Daí você descobre que realmente não vai acontecer nada e se irrita porque não há nada que possa fazer, pensa que se houvesse um preço, por mais alto que fosse, faria com que te sentisses melhor porque existiria uma chance, no entanto não vai funcionar e o mais irônico é que, se talvez você ousasse dar tudo o que tinha ou mesmo à vida por um momento que fosse. Lamentavelmente, essa pessoa vai ser de outro, que talvez não faça absolutamente nada para merecer, que não vai sequer cumprir a lei do mínimo esforço, e você a vê em outros braços e tudo começa a ficar ainda mais distante...
E a dor chega ao seu estágio mais crítico
As músicas que alegravam agora maltratam, se existem fotografias que te fizeram sorrir e passar horas fazendo planos, agora só servem para estimular as lágrimas que escaparão contra a vontade dos seus olhos...
E você se sente feio, impotente, inútil, fracassado, frustrado por não conseguir tirar da cabeça, alguém que não pensa em você.

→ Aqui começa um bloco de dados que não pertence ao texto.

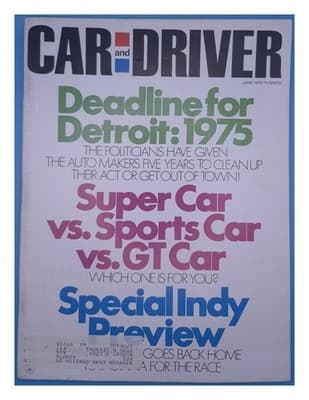 Car and Driver June 1970 Deadline Detroit 1975 Super Sports GT Magazine - Image 1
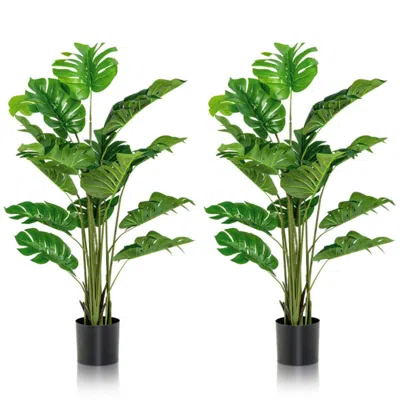 Hivvago 2 Pieces 5 Feet Artificial Monstera Tree Set In Green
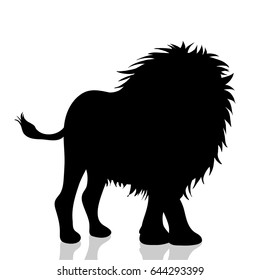 Vector Silhouette Of Lion On White Background.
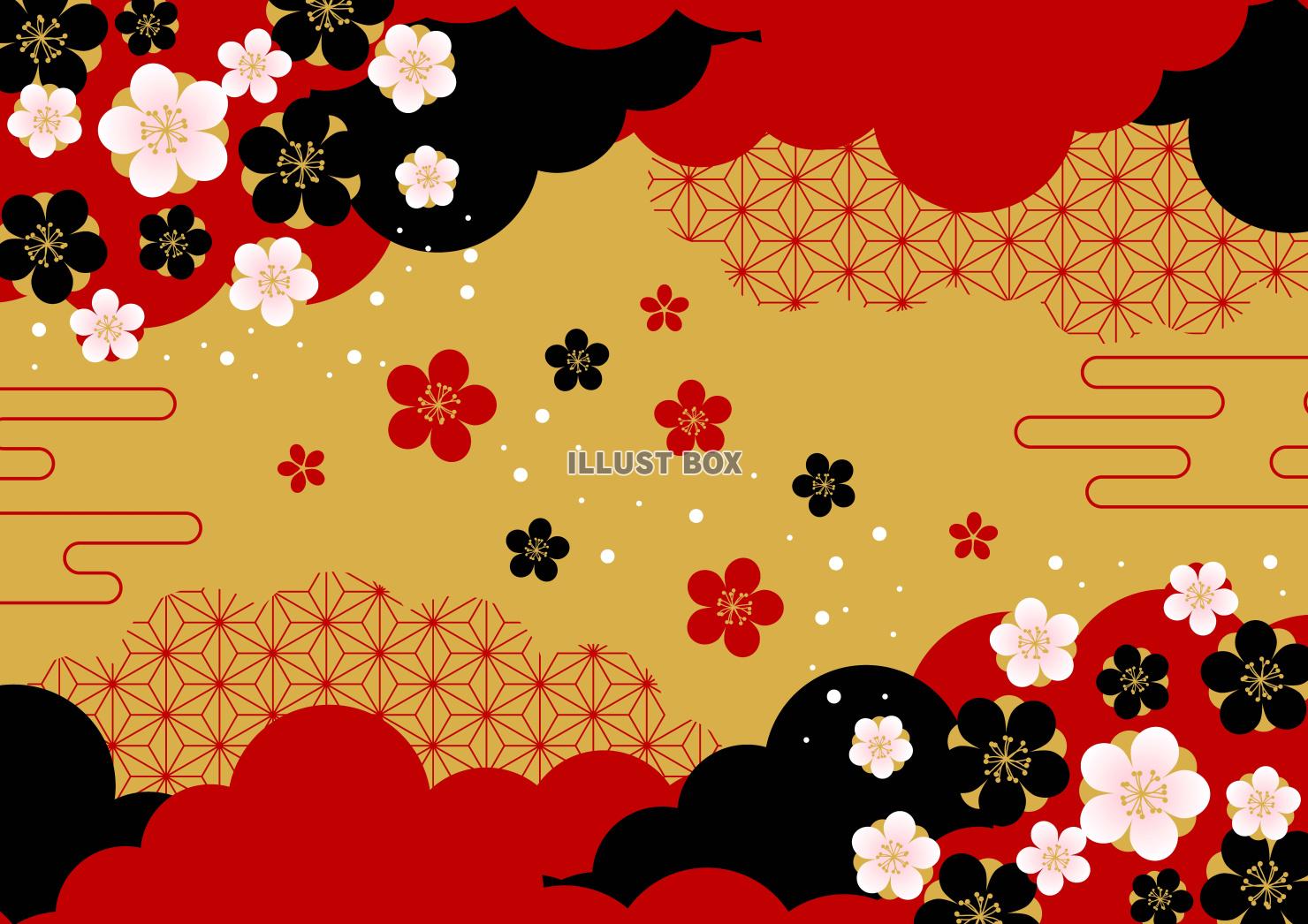 雲に梅の和風春背景・横・金に赤黒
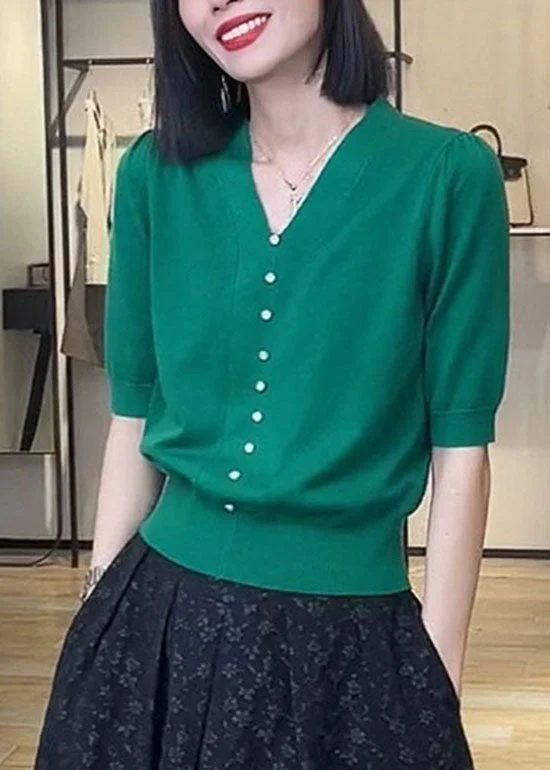 Fine Green V Neck Nail bead Patchwork Knit Top Puff Sleeve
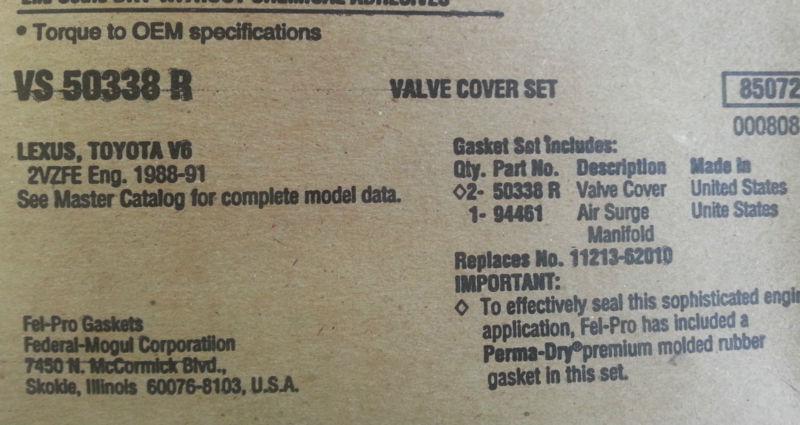 Fel-pro vs50338r engine valve cover gasket set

Difícil de entender, porque diante de tudo isso, você olha pra trás e vê quilômetros de dedicação, de investimento financeiro, de tempo, de talentos, olha até os versos que você arriscou fazer, da música com três acordes que tentou compor, das piadas que você ensaiou, dos argumentos bonitos que você leu em algum lugar e decorou pra impressionar, de repente você da risada de si mesmo e pensa no quão idiota foi, no entanto o mais engraçado acontece quando você olha pra tudo isso, e sem vergonha, admite pra si mesmo que faria tudo de novo por aquele sorriso, por aquele abraço amigo que você fez preces pedindo que se tornasse outra coisa. Lembrando das conversas mais quentes que terminaram em sentenças incompletas, com advérbios do tipo: “enfim...” ou “então...”
E você chora, se isola, mente dizendo que está tudo bem, alguns enchem a cara, outros se drogam, se prostituem, tentando inutilmente preencher esse espaço, que na verdade só vai aumentar o vazio, outros se matam e outros ainda escrevem esse tipo de ensaio
Mas não se sinta a pior e mais triste pessoa do mundo
Tente extrair disso coisas boas, pois quem consegue isso vira artista
(Pablo Neruda sofreu horrores para se tornar o melhor poeta da America latina e um dos melhores do mundo).
Você está no inverno da vida, mas uma hora isso vai passar.
Quer seja por outra primavera que te trará outros olhos, que hão de ver outros olhos, outro sorriso, outros cabelos loiros ou negros e talvez comece tudo de novo.
E tudo isso não passará de algo que vai render muitas risadas.
Ou talvez se torne um trauma, que você nunca conseguirá superar.
Sorte de um, azar de outro.
Essa é vida.
Esse é o mundo.
E esse, mais um ensaio que não conseguiu explicar o que acontece nos labirintos internos e complexos dos seres humanos.